FGM Practice Not Yet Dead Despite Drive to Fight It

Daisy Ssawe

Daisy Ssawe

, Education, Health, News

“I had no idea that what they had done to me was actually called Female Genital Mutilation, to the best of my knowledge it was just like any other compulsory custom that all girls in my community had to undergo!,” the 78- year- old Yapsolimo Mangret said.

Just like Yapsolimo, many a girl in Uganda have faced the pangs of female genital mutilation. Most of these are ignorant, forced or left with no other choice than to embrace the practice.

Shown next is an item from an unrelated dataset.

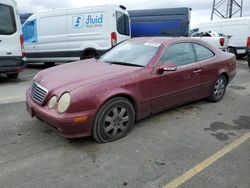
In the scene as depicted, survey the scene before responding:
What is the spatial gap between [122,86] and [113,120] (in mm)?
494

At the age of 20, together with other girls of the same age; she was taken to the compound of a re known surgeon. One by one they marched into a dark hut where they were cut.

Female genital mutilation is very common among the Nilotic tribes especially the Sabiny. These group of people are part of the larger Kalenjin ethnic group and are related to the Maasai in Kenya and Tanzania who also practice the vice.

In Uganda, according to the most recent Demographic Health Survey (DHS), the estimated prevalence of FGM in girls and women (aged 15-49 years) is 1.4% (DHS, 2011).  In comparison to many of the other countries in Africa in which FGM is practiced, Uganda has a very low rate.  There are regional variations in prevalence with the highest rates occurring in Karamoja (4.5%) and the Eastern Region (2.3%) (DHS, 2011).  All other regions in Uganda have prevalence rates of below 2%.

Yariwo Zulaika from Tumboboi village in Kapchorwa district says although she was to grow old, she would still be considered a young girl in her community. Genital mutilation just like male circumcision was a crucial step into maturity among the women.

Scars engraved on her body were physical evidence to show that she underwent circumcision.

Though, it was a traditional custom, it was associated with so many difficulties. Immediately after circumcision, the girls faced excessive bleeding.

Since they shared the same knife, these girls were exposed to any disease. Luckily, disease transmission was unheard of back then.

The Constitution of the Republic of Uganda (1995) protects women and their rights under Article 33. It specifically prohibits under 33(6)” Laws, cultures, customs and traditions which are against the dignity, welfare or interest of women or which undermine the status……”

Further, Article 44 states that no person shall be subjected to any form of ‘torture and cruel, inhumane and degrading treatment.’

The Main Law criminalizing FGM in Uganda is the Prohibition of Female Genital Mutilation Act 2010(the FGM Act 2010).

The Act imposes harsh penalties for the participation of the practice of Female Genital Mutilation. A person convicted of the practice faces a sentence of up to ten years in prison.

In case the practice causes death, disability or a victim gets an HIV infection, the punishment is life imprisonment.

This law has cracked down some perpetuators of Female Genital Mutilation.

However, this sentence is not stringent enough to put the vice to a complete halt. Communities still practice the rite but in secret.